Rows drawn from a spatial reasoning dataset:
»»

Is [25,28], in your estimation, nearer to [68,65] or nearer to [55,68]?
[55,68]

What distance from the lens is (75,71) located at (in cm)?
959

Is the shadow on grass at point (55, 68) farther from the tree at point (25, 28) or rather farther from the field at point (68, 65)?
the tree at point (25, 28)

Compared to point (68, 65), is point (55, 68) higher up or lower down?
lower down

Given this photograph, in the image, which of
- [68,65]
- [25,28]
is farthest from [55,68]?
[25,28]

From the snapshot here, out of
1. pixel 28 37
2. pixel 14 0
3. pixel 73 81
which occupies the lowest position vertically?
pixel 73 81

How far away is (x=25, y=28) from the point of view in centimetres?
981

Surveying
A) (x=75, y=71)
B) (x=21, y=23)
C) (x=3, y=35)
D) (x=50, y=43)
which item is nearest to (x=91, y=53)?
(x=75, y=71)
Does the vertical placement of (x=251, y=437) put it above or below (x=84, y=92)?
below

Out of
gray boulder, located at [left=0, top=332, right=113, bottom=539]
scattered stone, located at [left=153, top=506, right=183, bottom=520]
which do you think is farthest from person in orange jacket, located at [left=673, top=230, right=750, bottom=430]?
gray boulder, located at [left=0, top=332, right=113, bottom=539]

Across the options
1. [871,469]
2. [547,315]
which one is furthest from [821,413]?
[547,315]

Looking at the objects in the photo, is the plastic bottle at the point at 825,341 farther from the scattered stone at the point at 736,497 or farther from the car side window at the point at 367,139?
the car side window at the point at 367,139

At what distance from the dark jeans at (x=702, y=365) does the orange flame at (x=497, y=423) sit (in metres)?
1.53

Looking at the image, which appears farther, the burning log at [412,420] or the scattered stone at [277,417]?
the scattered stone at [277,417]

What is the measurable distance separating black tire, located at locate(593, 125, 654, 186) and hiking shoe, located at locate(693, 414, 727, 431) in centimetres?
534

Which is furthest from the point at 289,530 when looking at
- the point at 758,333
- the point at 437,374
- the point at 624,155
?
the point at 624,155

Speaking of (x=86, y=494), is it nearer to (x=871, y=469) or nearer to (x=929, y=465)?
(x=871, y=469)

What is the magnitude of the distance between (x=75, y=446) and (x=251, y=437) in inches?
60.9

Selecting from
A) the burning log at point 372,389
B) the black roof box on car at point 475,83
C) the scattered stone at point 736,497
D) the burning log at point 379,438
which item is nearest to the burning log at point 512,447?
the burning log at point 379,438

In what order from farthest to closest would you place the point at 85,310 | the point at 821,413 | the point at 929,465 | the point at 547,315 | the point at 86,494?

««

Reproduce the listing from the line containing "Looking at the image, which" up to and including its final line.

Right answer:
Looking at the image, which appears farther, the burning log at [412,420] or the scattered stone at [277,417]?
the scattered stone at [277,417]

What is the measurable distance separating black tire, located at locate(593, 125, 654, 186) and hiking shoe, located at locate(693, 414, 727, 431) in centimetres?
534

Which is furthest from the point at 289,530 when looking at
- the point at 758,333
- the point at 437,374
- the point at 624,155
?
the point at 624,155

Speaking of (x=86, y=494), is it nearer to (x=871, y=469) or nearer to (x=929, y=465)?
(x=871, y=469)

What is the magnitude of the distance between (x=75, y=446) and (x=251, y=437) in inches?
60.9

Selecting from
A) the burning log at point 372,389
B) the black roof box on car at point 475,83
C) the scattered stone at point 736,497
D) the burning log at point 379,438
which item is nearest to the burning log at point 512,447?
the burning log at point 379,438

In what order from farthest to closest would you place the point at 85,310 | the point at 821,413 | the point at 929,465 | the point at 547,315 | the point at 86,494?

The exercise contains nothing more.